DOCUMENT SEGMENT:

^^^^^^^^

Durao et al. [18] forecasted the concentration level of O_3_ using a combination of metrological and air quality and industrial emissions data for Sines Portuguese region, Portugal. Both Multi-Layer Perceptron (MLP) and Classification and Regression Trees (CART) models were employed to predict O_3_ concentration. The models could successfully predict O_3_ concentration within 24 hours ahead.
Corani et al. [19] proposed a multi-label classifier that can predict multiple air pollutants. Bayesian networks were employed to predict the level of PM_2.5_ and ozone. It is found that using multi-label classifier performed better than other classifiers.
Choudhary et al. [20] developed a time series ARIMA model to forecast monthly concentrations of PM2.5, NO₂, O₃, and MODIS-derived AOD over an urban traffic site in New Delhi. The study employed data from 2012 to 2017 to train the model, and data from 2018–2019 to validate the results. The results revealed that pollutant concentrations, particularly PM2.5, were significantly higher than the national standards. The ARIMA model achieved high accuracy in forecasting with stationary R² up to 0.752 for PM2.5 and consistent trends across pollutants. The study revealed that ARIMA is an effective tool for simulating and forecasting urban air quality.

^^^^^^^^

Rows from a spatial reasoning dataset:

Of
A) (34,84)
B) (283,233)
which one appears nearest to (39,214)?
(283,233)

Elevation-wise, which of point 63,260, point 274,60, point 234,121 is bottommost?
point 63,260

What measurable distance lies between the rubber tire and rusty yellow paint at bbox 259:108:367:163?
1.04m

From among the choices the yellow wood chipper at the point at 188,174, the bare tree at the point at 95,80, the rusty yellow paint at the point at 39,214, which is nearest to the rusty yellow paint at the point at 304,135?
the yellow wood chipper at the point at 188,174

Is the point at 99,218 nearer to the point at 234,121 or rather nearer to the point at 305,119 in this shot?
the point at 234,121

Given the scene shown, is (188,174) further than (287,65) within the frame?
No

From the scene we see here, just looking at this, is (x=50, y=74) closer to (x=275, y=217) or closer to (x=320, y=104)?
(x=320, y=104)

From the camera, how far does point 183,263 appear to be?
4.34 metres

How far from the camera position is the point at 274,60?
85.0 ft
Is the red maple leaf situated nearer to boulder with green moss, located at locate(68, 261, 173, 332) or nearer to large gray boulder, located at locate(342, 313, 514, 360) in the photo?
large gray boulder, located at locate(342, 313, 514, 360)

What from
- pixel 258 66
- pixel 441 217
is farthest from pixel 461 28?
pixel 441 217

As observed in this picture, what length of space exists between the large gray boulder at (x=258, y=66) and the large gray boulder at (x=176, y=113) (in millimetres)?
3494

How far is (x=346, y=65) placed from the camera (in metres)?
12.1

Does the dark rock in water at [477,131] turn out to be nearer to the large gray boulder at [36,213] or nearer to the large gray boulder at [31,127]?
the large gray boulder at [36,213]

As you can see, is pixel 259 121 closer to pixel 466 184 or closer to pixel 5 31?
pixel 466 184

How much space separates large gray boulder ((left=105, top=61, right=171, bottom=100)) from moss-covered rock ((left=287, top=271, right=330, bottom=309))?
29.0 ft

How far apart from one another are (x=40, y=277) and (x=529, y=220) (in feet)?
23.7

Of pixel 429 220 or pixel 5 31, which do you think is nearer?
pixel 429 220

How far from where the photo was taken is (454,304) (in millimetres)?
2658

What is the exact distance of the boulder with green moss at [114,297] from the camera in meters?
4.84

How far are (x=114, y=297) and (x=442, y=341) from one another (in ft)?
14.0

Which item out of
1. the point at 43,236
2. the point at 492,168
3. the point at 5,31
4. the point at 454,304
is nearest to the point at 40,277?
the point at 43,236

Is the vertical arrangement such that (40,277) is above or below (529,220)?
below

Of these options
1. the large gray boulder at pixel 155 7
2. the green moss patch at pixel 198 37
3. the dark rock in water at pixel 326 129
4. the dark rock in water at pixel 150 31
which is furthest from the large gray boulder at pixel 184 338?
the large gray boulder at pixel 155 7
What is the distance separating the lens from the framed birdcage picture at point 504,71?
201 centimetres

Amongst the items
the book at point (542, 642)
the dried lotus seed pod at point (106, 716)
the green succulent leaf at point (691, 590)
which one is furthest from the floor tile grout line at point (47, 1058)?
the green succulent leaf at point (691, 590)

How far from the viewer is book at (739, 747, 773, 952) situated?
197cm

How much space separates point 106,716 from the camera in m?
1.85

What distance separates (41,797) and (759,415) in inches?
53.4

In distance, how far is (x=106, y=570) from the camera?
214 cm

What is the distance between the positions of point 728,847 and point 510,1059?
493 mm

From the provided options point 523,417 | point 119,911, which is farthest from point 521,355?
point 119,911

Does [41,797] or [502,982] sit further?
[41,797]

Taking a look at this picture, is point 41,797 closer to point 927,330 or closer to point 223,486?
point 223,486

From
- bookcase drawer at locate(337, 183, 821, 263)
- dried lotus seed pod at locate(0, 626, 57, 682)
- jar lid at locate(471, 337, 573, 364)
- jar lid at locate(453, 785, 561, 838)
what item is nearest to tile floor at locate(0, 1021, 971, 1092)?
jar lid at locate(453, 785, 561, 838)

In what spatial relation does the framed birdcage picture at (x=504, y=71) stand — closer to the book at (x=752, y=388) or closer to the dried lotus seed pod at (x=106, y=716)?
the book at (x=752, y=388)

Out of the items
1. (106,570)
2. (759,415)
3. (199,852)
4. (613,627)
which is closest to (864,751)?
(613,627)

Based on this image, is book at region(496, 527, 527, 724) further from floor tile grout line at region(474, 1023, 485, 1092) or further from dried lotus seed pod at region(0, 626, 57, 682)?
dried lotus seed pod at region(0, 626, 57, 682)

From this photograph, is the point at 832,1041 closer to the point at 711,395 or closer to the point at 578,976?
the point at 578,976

^^^^^^^^

INSTRUCTIONS FOR THE TASK:
For each statement below, say yes or no to whether it agrees with the passage on air pollution forecasting, and quote the words of the passage that decide it.
1. The ARIMA model in New Delhi was trained on data from 2012 to 2017.
2. The MLP and CART models predicted ozone levels up to 48 hours ahead.
3. The multi-label classifier performed worse than other classifiers.

EXERCISE ANSWER:
1. Yes: "The study employed data from 2012 to 2017 to train the model"
2. No: "The models could successfully predict O_3_ concentration within 24 hours ahead."
3. No: "It is found that using multi-label classifier performed better than other classifiers."